Many of the articles in Wikipedia are long and comprehensive, and many entries exist in Wikipedia for which no equivalent entry may be found in any other encyclopedia. As a result, it can be quite tempting to use the information found there in essays and lab reports. Those who would do so, however, are advised to use caution. While Wikipedia is without question a valuable and informative resource, there is an important concern to take into account when using it:
Because anyone can add or change content, there is an inherent lack of reliability and stability to Wikipedia. Authors of articles may not necessarily be experts on the topics they write about, leaving a lot of room for errors, misinformation, and bias.
In 2006, the founder of Wikipedia, Jimmy Wales, stressed that Wikipedia may not be suitable for academic uses, saying, "It is pretty good, but you have to be careful with it. It's good enough knowledge, depending on what your purpose is."

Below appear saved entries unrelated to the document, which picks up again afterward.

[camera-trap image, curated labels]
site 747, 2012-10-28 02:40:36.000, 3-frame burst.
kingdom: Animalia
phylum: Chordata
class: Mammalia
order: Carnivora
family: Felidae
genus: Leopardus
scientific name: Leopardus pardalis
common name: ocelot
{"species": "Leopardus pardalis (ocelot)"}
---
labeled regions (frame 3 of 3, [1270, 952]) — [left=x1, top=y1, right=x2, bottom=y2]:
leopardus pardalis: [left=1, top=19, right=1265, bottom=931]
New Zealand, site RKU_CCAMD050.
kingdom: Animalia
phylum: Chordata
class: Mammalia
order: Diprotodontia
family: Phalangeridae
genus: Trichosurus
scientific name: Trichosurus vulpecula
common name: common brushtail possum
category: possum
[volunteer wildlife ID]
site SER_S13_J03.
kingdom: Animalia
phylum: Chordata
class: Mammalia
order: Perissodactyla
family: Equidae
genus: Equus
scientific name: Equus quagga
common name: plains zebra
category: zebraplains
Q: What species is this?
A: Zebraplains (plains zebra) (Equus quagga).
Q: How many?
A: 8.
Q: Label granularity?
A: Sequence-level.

While it is important to be aware of the limitations of Wikipedia, there are some advantages as well. It is easy to access online for free. Articles are often added quickly and, as a result, coverage of current events and new technology in particular is quite extensive. Printed encyclopedias can take years to add new entries and those entries may not cover a topic in as exhaustive detail as those in Wikipedia.
Whenever you do research it is important to think about the type and quality of resource required for your current assignment. Use the CRAAP Test to help you evaluate online information, including Wikipedia content. If you're still unsure, talk to your professor or a librarian.
You may decide that the best use of Wikipedia might be as a starting point at which to gain contextual information about a topic before moving on to more detailed or more reliable information sources.
As with any source of information, in print or on the web, you may also want to explore and evaluate additional equivalent resources simply to be sure that your facts are correct.